### Given problem
Recast the items from the line with "Which would you say, of" through the end of the items as a two-column CSV with the headers item_text and answer. Give one row per item, with each value in a single quoted field and its line breaks replaced by spaces.

** begin **

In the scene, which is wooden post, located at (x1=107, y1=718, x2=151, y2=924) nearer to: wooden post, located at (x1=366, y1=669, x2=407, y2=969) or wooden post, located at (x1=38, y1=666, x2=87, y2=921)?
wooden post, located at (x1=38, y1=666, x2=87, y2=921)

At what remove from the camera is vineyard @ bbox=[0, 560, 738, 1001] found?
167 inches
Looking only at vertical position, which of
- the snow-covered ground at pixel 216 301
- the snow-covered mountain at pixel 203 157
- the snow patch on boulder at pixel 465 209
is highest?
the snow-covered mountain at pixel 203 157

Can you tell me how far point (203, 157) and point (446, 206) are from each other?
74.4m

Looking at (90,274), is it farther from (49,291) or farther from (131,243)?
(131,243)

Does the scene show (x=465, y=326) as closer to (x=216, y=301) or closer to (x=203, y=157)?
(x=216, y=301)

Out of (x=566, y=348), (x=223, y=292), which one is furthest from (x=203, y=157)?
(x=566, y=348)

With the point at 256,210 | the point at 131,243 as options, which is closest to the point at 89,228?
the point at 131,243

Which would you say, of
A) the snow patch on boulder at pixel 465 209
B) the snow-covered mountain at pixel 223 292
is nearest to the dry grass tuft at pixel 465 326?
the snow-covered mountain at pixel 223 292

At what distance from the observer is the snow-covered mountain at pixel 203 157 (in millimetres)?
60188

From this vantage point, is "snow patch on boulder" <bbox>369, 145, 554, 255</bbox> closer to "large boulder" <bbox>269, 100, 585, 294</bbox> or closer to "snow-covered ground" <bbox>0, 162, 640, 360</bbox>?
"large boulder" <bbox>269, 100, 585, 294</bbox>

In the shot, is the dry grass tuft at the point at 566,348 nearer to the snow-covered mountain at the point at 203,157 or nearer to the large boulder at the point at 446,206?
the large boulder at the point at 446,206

** end **

### Solution for this task
item_text,answer
"Which would you say, of A) the snow patch on boulder at pixel 465 209 B) the snow-covered mountain at pixel 223 292 is nearest to the dry grass tuft at pixel 465 326?","the snow-covered mountain at pixel 223 292"
"At what distance from the observer is the snow-covered mountain at pixel 203 157 (in millimetres)?","60188"
"From this vantage point, is ""snow patch on boulder"" <bbox>369, 145, 554, 255</bbox> closer to ""large boulder"" <bbox>269, 100, 585, 294</bbox> or closer to ""snow-covered ground"" <bbox>0, 162, 640, 360</bbox>?","""large boulder"" <bbox>269, 100, 585, 294</bbox>"
"In the shot, is the dry grass tuft at the point at 566,348 nearer to the snow-covered mountain at the point at 203,157 or nearer to the large boulder at the point at 446,206?","the large boulder at the point at 446,206"